AUFGABENSTELLUNG
1) Prüfe, ob die folgenden Aussagen mit dem Text über Rabehs Kampf mit Wadai übereinstimmen, und antworte jeweils mit Ja oder Nein samt den entscheidenden Worten des Textes als wörtlichem Zitat: (a) In Wadai gibt es gegenwärtig 98 Akids. (b) Die Würde eines Akid ist stets erblich. (c) Die Bulala sind ein Stamm westlich des Tschadsees.
2) Gib bitte den Abschnitt des Textes über Rabehs Kampf mit Wadai von „IV. Rabehs Kampf“ bis „Rabeh nordwärts vorging.“ wortgetreu wieder.
3) Nimm den Text über Rabehs Kampf mit Wadai nach seinem letzten Satz wieder auf und setze ihn fort.

ZU LESENDER AUSZUG
======
IV. Rabehs Kampf mit Wadai.
Im Jahre 1887 beginnt eine neue Phase in dem Leben Rabehs. Er glaubte sich nunmehr stark genug, offensiv gegen das Sultanat Wadai vorzugehen, das sich im Laufe des 19. Jahrhunderts zum mächtigsten und am festesten gegliederten innerafrikanischen Staatsgebilde entwickelt hatte. Den äusseren Anlass zum Kampfe scheint ein vom Sultan von Wadai abtrünniger Lehensfürst in Salamat[17]gegeben zu haben, der um das Jahr 1887 Beziehungen mit Rabeh angeknüpft hatte, auf Grund deren Rabeh nordwärts vorging.
Wadai besteht aus einer grossen Reihe von entweder direkt von der Hauptstadt Abeschr aus oder von eingeborenen Stammesfürsten verwalteten Provinzen. Eine eigenartige, das Gesamtgebiet umfassende militärische Organisation übt gleichzeitig eine Kontrolle über die unter direkter Verwaltung stehenden Provinzen und über die Tributärstaaten aus. Sie wird durch Heerführer, Akids, repräsentiert, deren es gegenwärtig 98 in Wadai giebt.[18]Vielfach ist die Würde eines Akid erblich, namentlich in der Familie einzelner Vasallenfürsten, so bei den Bulala, einem grossen Stamme östlich des Tschadsees; aber meist werden Günstlinge, auch Eunuchen, solche, die in ihrer Jugend Sklaven und Diener in der nächsten Umgebung des Sultans gewesen waren, zu Akids ebenso wie zu den anderen Hofchargen ernannt. Neben den Akids giebt es in einzelnen Distrikten noch besondere Generäle, Kamkalak genannt.
======
BEREITGESTELLTE DATEN

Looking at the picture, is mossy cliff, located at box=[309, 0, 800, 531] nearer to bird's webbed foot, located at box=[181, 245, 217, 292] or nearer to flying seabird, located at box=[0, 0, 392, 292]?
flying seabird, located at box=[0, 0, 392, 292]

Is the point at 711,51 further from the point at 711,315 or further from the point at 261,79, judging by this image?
======
GELÖSTE AUFGABEN
1)
(a) Ja: „deren es gegenwärtig 98 in Wadai giebt“
(b) Nein: „Vielfach ist die Würde eines Akid erblich“
(c) Nein: „einem grossen Stamme östlich des Tschadsees“

2)
IV. Rabehs Kampf mit Wadai.
Im Jahre 1887 beginnt eine neue Phase in dem Leben Rabehs. Er glaubte sich nunmehr stark genug, offensiv gegen das Sultanat Wadai vorzugehen, das sich im Laufe des 19. Jahrhunderts zum mächtigsten und am festesten gegliederten innerafrikanischen Staatsgebilde entwickelt hatte. Den äusseren Anlass zum Kampfe scheint ein vom Sultan von Wadai abtrünniger Lehensfürst in Salamat[17]gegeben zu haben, der um das Jahr 1887 Beziehungen mit Rabeh angeknüpft hatte, auf Grund deren Rabeh nordwärts vorging.

3)
Nach Mitteilungen von Wadai-Leuten scheint Rabeh die einflussreichsten Leute des Bahr es Salamat insgeheim durch grosse Geschenke an Kühen, Pferden, Elfenbein u. s. w. für sich zu gewinnen gesucht und auf die Zusage der Bestochenen gebaut zu haben, dass sie ihn als ihren Herrn anerkennen würden, falls es ihm gelänge, den Akid und Djerma[19]Osman ed Dahab Abu Djebrin zu töten. Rabeh hatte bereits durch seine Festsetzung in Dar Rungain die Machtsphäre des Sultans von Wadai eingegriffen, allerdings weit im Süden seines Reiches, in einer Gegend, in welcher der Sultan früher selbst Sklaven zu jagen gewohnt war. Seitdem Rabeh sich zum Herrn von Kuti gemacht hatte, scheint dieses nur noch unregelmässig Tribut an Wadai gezahlt zu haben.
Auf die Nachricht von dem Herannahen der Truppen Rabehs vereinigten sich die sämtlichen Heerführer des Südwestens von Wadai, um dem zunächst bedrohten Akid el Baher, Namens Waled Enhaiib, dem Heerführer einer Provinz im Salamat-Gebiete, beizustehen. Die stärksten Kontingente stellten der Akid el Berudj, der Heerführer des Seen-Bezirks, der vorerwähnte Djerma Osman ed Dahab Abu Djebrin und Idris, der Akid der Bulala. Die Truppen von Wadai waren siegreich in dem ihnen aufgedrungenen Kampfe. Zwar blieb die erste Schlacht, welche am oberen Laufe des Salamat-Baches stattfand und von Sonnenaufgang bis zum Abend wogte, unentschieden, und auf Seiten der Armee von Wadai fielen mehr als 400 Mann, darunter der Akid el Baher und der Akid el Berudj. Aber die von Rabeh bestochenen Grossen liessen ihn im Stich und stiessen zu den weiter anrückenden Truppenvon Wadai. Rabeh zog sich noch in der folgenden Nacht zurück, überzeugt, dass er von den Salamat-Leuten verraten war. Abu Djebrin liess am kommenden Tage allen, welche des Einverständnisses mit Rabeh bezichtigt wurden, den Kopf abschlagen.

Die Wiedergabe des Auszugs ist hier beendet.